Hereinafter, a liquefaction prevention structure according to an embodiment of the present invention will be described with reference to FIGS.
As shown in FIGS. 1 (a) and 1 (b), the liquefaction countermeasure structure 1 according to the present embodiment is a structure of ground improvement performed as a liquefaction countermeasure on the supporting ground of an existing tank 2 that has not been liquefied. A plurality of buttresses (underground walls) 3 formed on the ground G below the outer peripheral portion 2a of the tank 2 and the surrounding ground G, and the ground G below the center portion 2b of the existing tank 2 It is comprised from the internal ground improvement body 4 improved entirely. In the present invention, the outer peripheral portion 2a of the tank 2 indicates a portion in a predetermined range on the outer peripheral side of the tank 2, and the inner side of the outer peripheral portion 2a is defined as a central portion 2b.

The tank 2 is formed in a columnar shape and includes a basic slab 11 on the bottom surface.
The buttress 3 is a plate-like ground improvement body formed by a cement-based deep mixing method, and a plurality of buttresses 3 are arranged radially around the central axis of the tank 2 as shown in FIG. A predetermined interval is provided between the buttresses 3.
The internal ground improvement body 4 has been improved by a cement-based deep mixing process.

In such a liquefaction countermeasure structure 1, in order to evaluate the liquefaction strength of the partially improved ground G1 in which the buttress 3 is disposed, first, the partially improved ground G1 is made of a unit periodic structure G2 as shown in FIG. It is constructed as an assembly, and the rigidity of the unit periodic structure G2 is obtained based on the mathematical homogenization theory, and this is set as the equivalent rigidity of the entire partially improved ground G1, and this equivalent rigidity and the partially improved ground G1 after construction are affected. The amount of deformation of the partially improved ground G1 is predicted and calculated in advance from the external force to be applied.
And the shear stress which arises in the ground G before improvement at the time of an earthquake is calculated, and the shear strain of the ground G before improvement is calculated based on this shear stress. The equivalent shear stiffness of the partially improved ground G1 after the improvement is calculated, the shear strain generated in the unmodified ground between the buttresses 3 in the partially improved ground G1 after the improvement is obtained, and the equivalent shear stiffness corresponding to the shear strain is determined again. .
Then, using the re-determined equivalent shear stiffness, calculation is performed until the shear strain converges to a constant value, the shear strain is determined, and the excess pore water pressure ratio generated in the unmodified ground is determined based on the determined shear strain.
Then, the liquefaction strength of the partially improved ground G1 is evaluated based on this excess pore water pressure ratio.
A simple method for evaluating the liquefaction strength of this partially improved ground is described below.

First, the improvement rate R of the unit periodic structure G2 is obtained.
As shown in FIG. 2, the partially improved ground G <b> 1 is formed in a ring shape with the ground G below and around the outer peripheral portion of the tank 2 in which the buttress 3 is disposed.
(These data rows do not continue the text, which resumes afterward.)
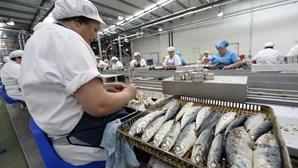 Fábrica de Conservas da Póvoa de Varzim aumenta produção e mantém todos trabalhadores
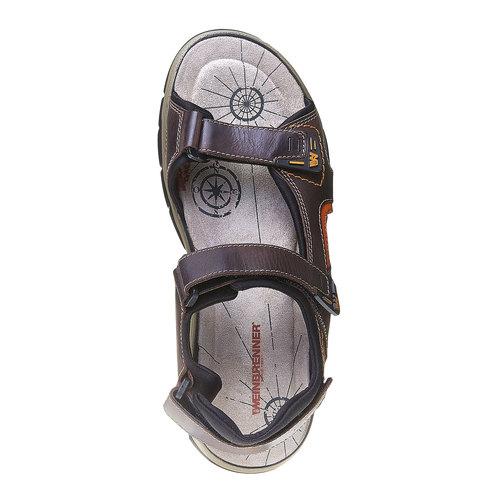 Sandali da uomo in pelle weinbrenner, marrone, 864-4218 - 19
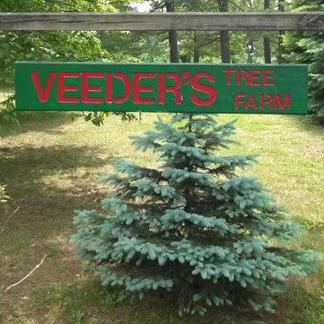 Veeder's Tree Farm in Earlton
Unit periodic structure G2 is obtained by dividing the partial ground improved G1 evenly arcuate, having a thickness of l buttress 3 of _R and original ground G3 Metropolitan the surrounding.
Here, 1 unit periodic structure G2 shape length l _x in the x direction as shown in FIG. _2, the inside of the rectangle in the y direction length l _y, buttress 3 having a thickness of l _R is the y-direction Think of it as being arranged.
At this time, the improvement rate R indicating the ratio of the horizontal area of the buttress 3 to the horizontal area of the unit periodic structure G2 is expressed by the following equation.

The value of the improvement rate R varies depending on the situation and can be set arbitrarily, but 20 to 60% is a guide.
Further, the improvement rate R is corrected if the deformation amount of the partially improved ground G1 described later is calculated and the design condition is not satisfied.

Next, the equivalent rigidity of the partially improved ground G1 is obtained.
The unit periodic structure G2 is composed of two elastic bodies having different rigidity, that is, an unmodified and low-rigidity ground G3 (having its rigidity as ES), and a buttress 3 that has been improved to be high in rigidity (having its rigidity as ER). And the composite can be regarded as a single homogeneous body having a rigidity that can be regarded as equivalent to the rigidity of the entire composite (hereinafter referred to as equivalent rigidity E ^H ). The equivalent stiffness E ^H of the homogeneous body can be obtained as follows using the characteristics and shape of the unit periodic structure G2 as parameters based on the mathematical homogenization theory.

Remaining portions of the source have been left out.